「レガシー」とか「シビックプライド」って絵空ごと? #01
「一体何時間バスに乗せたままにするつもりかえ?」
ラグビーワールドカップ2020大分会場での初戦、昭和電工ドームで行われた彼のオールブラックスことニュージーランド代表対カナダ代表の試合を堪能し、両チームの「お辞儀」セレモニーまでしっかり見届けてから乗り込んだ大分駅南行きのシャトルバス。
ところがスタジアムを出て到着するまでなんと3時間弱。しかもほぼ終点のホルトホールまで着いてるのに停車したまま約30分。バスから降りた頃には試合の興奮は冷めきっていた。他のバスでは怒号が飛び交ったり、運転手さんに掛け合って強引に途中下車する人もいたらしい。僕はこのRWC大分開催の先行きについてひたすら暗澹たる気持ちになった。
街に到着するのが深夜近くになったため、観光客は着いたら宿に一目散。試合開始が遅めだったことを加味しても、夜の経済効果は期待外れどころかゼロに等しく、「ビールが6倍売れる!」 なんて言われていたことも夢のまた夢と思わざるを得なかった。早速SNSでもこのネガティヴな話題が持ちきりとなった。
しかし…ここから「チーム大分」 の大巻き返しが始まった。行政の関係者や一部の議員さんはSNSの情報を素早くキャッチ、情報の早さというツールの特性のみならず情報の確実性も斟酌しながら活かし、即座の改善に全速力で取り組みを始めたのである。警察も信号の間隔の調整をすぐに対応したと聞いた。

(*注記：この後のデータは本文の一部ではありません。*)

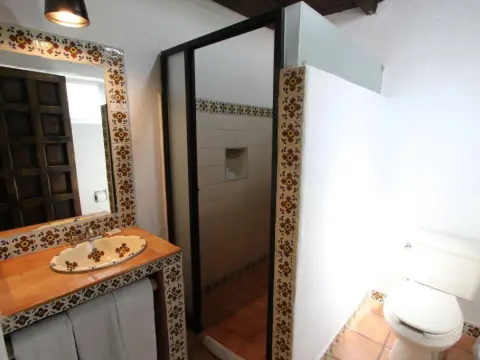 Hotel Rustiko - Photo 4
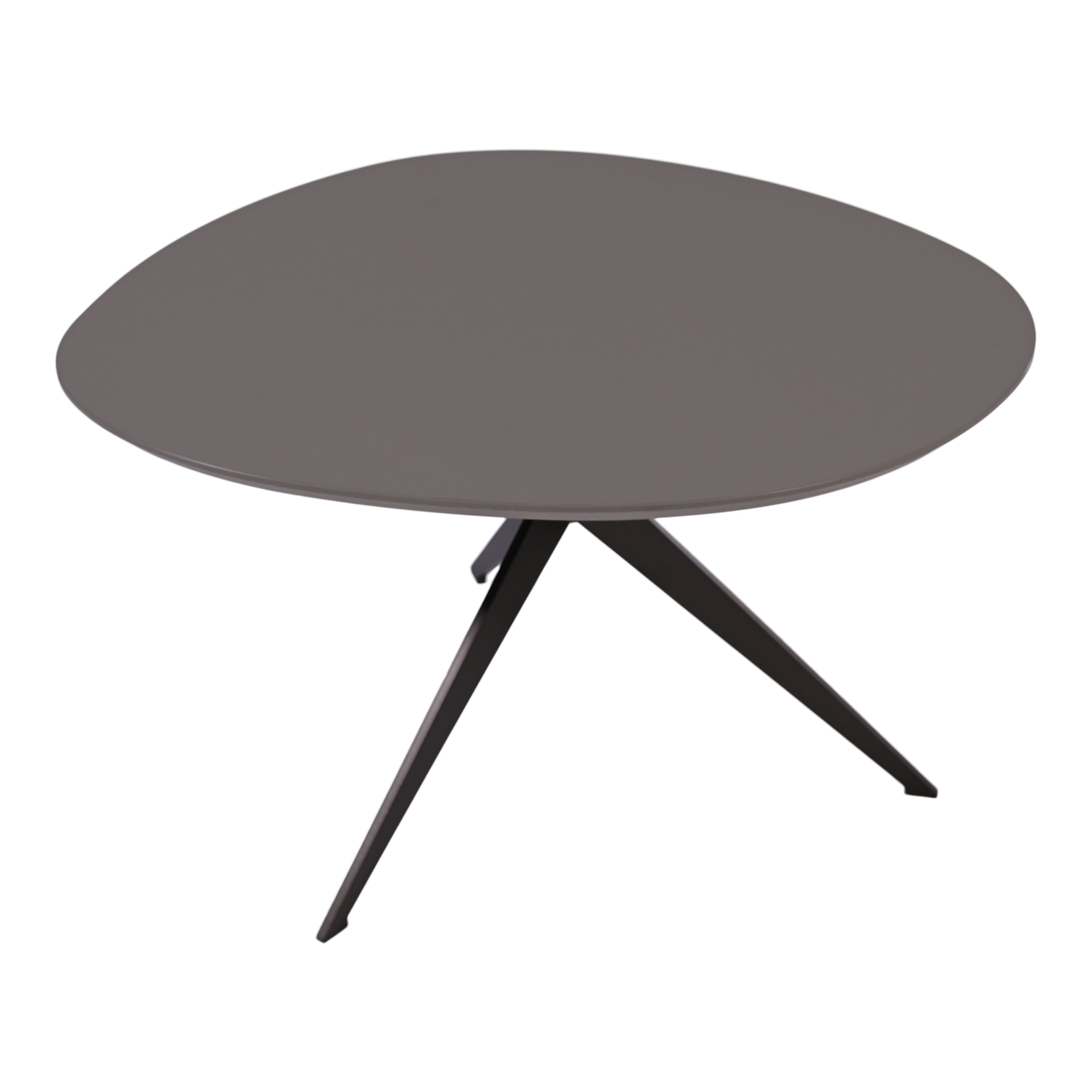 Dyyk Bijzettafel Fico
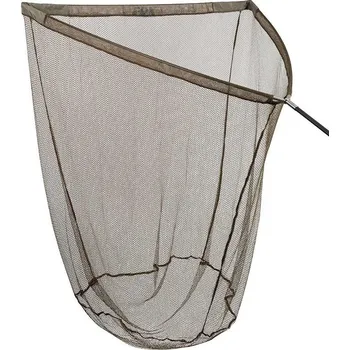 Podběrák Fox Podběrák Horizon X3-S Landing Net 42" 8 ft 2-díl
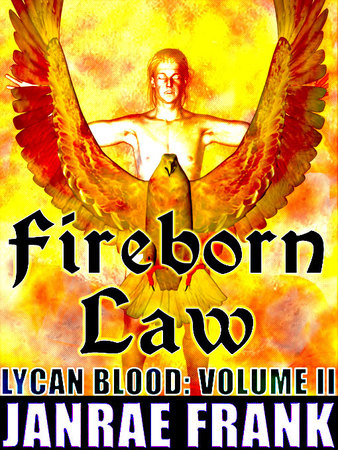 fireborn-law-by-janrae-frank.jpg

僕はその後の予選2試合も観戦したのだが、シャトルの改善具合を確認したいということもあり、一戦目と全く同じルーチンで帰った。すると二戦目は約1時間早く、三戦目は1時間半早くと、なんと半分の時間に短縮されたのである。当然のことながら試合後の夜の街なかは早く帰り着いた多くの観戦客も繰り出し、大賑わいだったことはいろんな報道で皆さんもご存じの通りである。
今回のワールドカップのおもてなしゾーンとしては、駅の南側に公式ファンゾーンがあり、主に県が担当。北側はこの機に完成した駅前の「祝祭の広場」を中心とした街全体をゾーンとして市が担当。僕は商店街関係者代表として市が担当する北側のゾーンのイベント検討部会の座長を拝命して、約一年近くあーじゃねーこーじゃねー喧々諤々…とまではいかないができる限りの論を尽くした。大体行政に呼ばれての会での座長なんてお飾り的なものが相場だけど、お飾り座長なんてまっぴらゴメンな僕は目一杯入り込んでいった。(それが行政にとってありがたかったかどうかは全く別ですが(笑))
そしてその会議でまず最初に会の委員や行政のスタッフの前で掲げた言葉は、『打倒公式ファンゾーン!』であった。これは県の担当者も出席する全体会議でも、怯むことなく堂々と宣言した。僕は民間人だし。
もちろん公式ファンゾーンを打ち負かしたいだとか、県に喧嘩を売りたいだとかではまったくない。このワールドカップは大分市中心地の駅南だけ盛り上がっても北側だけ盛り上がってもダメ、全体が面となって来訪者をお迎えし、おもてなしをする態勢があって初めて街の成功へと向かえるのだという強い思いのみだった。ただ、南側は確固とした公式ファンゾーンが控えるのに対し、北側のメインとなるであろう「祝祭の広場」の効果も全く未知数だった。とにかくこちらは突き抜けるくらいのモチベーションが必要であり、ある意味行き過ぎくらいのスローガンを掲げるべきだと思ったのである。